Republican gubernatorial candidate Bob McDonnell, listens to Republican National Chairman Michael Steele, not pictured, during a rally in Richmond, Va., Friday, Oct. 30, 2009. (AP Photo/Steve Helber)
Grab that extra gin and tonic while you can – it could soon cost more in Virginia.
Gov. Bob McDonnell is trying to finance his plan to privatize the Old Dominion’s liquor system. For 76 years, the state has had a monopoly on booze, and during his campaign last year, he pledged to end that.
When Prohibition ended, 18 states opted to put liquor sales under government control. In Virginia, this has resulted in just 332 stores across its 42,774 square miles. (In D.C., there are more than 500 liquor vendors in 68.3 square miles.) If McDonnell gets his way, liquor would be available at stores like Wal-Mart and Costco, and at supermarkets.
Retailers have been pushing for the change. McDonnell also says privatization would bring in quick cash needed to fix Virginia’s roads.
But critics say that after the initial rush of cash that would come from selling off the stores, the state would lose up to $260 million per year that comes from government ownership. Since that money is currently dedicated mainly to schools and public safety, trading it for an investment in roads could meet resistance.
So McDonnell is doing something anathema to conservative Republicans: He’s calling for a tax increase. McDonnell is proposing a 4 percent tax on bars and restaurants. The proposal “also includes other fees, including a $17.50-per-gallon excise tax and a 1 percent tax on gross receipts, both charged to wholesalers,” according to the Washington Post.

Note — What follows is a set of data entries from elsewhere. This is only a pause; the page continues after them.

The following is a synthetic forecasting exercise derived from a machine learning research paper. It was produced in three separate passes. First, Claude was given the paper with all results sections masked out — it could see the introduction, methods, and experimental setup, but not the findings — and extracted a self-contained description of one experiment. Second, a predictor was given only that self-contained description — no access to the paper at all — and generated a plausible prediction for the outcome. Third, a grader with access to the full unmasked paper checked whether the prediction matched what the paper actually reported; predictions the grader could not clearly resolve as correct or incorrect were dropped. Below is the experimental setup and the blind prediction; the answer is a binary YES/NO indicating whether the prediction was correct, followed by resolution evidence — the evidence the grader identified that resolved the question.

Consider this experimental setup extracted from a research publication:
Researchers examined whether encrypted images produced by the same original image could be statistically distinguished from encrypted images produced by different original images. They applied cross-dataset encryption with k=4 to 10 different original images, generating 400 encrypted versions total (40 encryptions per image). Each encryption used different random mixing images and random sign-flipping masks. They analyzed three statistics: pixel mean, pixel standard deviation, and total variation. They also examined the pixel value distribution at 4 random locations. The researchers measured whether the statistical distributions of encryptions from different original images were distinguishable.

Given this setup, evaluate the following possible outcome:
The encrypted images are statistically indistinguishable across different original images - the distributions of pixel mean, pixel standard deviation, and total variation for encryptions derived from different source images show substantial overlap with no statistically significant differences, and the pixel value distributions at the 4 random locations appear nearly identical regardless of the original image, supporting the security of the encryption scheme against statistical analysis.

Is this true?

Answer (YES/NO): YES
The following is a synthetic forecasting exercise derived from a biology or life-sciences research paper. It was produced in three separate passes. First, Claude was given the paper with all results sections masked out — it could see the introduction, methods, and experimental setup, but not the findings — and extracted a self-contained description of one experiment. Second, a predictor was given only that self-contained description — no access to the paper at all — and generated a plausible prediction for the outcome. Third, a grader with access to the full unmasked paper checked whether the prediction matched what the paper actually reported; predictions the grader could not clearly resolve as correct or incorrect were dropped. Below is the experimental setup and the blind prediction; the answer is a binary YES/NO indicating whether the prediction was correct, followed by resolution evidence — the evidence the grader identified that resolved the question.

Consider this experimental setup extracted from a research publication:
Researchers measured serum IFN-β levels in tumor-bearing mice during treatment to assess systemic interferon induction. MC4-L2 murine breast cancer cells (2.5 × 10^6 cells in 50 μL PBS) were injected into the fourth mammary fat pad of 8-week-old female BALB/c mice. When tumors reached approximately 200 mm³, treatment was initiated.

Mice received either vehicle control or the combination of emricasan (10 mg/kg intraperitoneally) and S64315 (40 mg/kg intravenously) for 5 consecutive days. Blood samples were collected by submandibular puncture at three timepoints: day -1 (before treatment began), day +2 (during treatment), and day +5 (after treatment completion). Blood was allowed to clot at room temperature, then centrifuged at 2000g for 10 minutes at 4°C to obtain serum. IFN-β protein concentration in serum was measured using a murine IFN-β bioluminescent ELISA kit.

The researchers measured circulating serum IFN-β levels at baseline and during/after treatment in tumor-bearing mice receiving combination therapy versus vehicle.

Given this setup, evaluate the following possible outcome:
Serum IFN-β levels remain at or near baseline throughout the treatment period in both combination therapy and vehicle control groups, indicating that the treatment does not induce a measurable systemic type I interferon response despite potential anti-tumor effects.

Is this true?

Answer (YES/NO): NO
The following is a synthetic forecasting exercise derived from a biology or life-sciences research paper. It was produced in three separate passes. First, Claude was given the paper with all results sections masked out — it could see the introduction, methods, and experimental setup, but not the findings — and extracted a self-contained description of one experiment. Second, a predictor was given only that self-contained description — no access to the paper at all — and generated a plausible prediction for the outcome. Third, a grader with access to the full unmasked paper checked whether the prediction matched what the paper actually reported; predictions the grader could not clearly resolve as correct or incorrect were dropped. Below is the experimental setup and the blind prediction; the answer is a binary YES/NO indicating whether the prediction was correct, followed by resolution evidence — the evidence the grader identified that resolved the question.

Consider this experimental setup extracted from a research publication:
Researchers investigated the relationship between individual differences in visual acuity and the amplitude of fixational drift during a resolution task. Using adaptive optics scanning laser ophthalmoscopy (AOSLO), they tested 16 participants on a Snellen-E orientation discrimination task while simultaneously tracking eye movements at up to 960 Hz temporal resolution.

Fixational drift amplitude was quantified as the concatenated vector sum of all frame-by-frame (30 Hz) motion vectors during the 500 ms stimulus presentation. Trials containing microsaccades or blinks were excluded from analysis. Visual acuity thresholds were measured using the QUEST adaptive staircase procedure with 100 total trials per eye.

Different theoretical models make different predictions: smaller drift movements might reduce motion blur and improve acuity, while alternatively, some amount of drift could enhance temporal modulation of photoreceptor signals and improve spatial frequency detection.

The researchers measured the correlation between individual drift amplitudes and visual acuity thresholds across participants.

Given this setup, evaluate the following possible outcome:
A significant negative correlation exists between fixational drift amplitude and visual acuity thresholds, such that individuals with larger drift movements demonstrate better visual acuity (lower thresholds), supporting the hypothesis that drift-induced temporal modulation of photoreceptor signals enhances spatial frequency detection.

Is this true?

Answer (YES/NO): NO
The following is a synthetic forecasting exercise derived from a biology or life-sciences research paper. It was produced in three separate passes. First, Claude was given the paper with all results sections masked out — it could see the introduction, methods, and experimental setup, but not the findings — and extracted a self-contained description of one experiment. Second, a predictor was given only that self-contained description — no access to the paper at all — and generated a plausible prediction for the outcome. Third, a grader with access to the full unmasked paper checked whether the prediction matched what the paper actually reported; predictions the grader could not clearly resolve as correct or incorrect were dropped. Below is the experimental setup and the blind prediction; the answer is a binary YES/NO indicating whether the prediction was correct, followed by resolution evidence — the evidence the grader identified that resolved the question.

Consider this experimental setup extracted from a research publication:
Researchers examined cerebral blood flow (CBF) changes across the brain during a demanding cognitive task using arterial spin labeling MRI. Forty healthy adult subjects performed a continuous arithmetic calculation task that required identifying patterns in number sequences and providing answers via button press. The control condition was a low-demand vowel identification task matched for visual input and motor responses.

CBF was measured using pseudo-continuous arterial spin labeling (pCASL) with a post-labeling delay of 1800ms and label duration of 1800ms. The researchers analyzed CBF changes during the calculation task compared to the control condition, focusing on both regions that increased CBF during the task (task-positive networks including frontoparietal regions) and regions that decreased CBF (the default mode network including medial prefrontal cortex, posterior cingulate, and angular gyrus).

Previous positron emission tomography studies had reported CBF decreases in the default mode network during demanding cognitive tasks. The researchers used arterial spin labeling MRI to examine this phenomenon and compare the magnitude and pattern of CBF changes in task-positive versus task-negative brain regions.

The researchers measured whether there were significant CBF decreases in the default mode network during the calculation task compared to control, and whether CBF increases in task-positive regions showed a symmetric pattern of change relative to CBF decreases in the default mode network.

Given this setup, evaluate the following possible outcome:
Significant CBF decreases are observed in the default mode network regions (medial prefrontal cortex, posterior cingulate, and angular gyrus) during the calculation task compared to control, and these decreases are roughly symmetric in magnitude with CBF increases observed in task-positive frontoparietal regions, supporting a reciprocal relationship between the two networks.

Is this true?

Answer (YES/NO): NO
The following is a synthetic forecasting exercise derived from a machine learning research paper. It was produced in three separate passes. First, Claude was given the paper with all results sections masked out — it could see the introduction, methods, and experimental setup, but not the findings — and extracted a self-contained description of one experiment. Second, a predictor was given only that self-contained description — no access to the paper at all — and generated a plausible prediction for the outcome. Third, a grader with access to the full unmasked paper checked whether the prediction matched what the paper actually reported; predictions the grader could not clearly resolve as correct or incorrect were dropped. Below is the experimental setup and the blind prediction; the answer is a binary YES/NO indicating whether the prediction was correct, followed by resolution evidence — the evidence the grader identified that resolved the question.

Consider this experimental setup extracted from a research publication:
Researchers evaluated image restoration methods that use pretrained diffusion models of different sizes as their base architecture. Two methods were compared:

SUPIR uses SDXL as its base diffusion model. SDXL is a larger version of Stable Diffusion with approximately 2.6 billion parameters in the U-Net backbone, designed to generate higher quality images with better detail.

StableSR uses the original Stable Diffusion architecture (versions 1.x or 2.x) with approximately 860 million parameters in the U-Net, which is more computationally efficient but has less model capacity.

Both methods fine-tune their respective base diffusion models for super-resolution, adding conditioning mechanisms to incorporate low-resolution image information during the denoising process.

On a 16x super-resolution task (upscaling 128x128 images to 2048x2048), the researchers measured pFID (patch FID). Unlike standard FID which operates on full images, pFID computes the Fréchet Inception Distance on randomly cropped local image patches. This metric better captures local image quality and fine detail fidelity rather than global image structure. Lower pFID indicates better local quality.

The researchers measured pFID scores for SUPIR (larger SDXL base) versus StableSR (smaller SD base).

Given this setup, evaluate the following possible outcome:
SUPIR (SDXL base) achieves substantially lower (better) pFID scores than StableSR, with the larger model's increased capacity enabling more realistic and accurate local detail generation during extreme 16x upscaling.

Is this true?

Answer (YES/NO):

McDonnell simply does not think the government has any reason to hold a monopoly on the sale of a legal product, especially when private vendors are eager to get into the act. But for some bar owners, the tax proposal makes a bad thing even worse. They were already concerned about the product they sell becoming more readily available across Virginia. Now, McDonnell wants to stick another tax on them to help pay for the same plan that could hurt their business.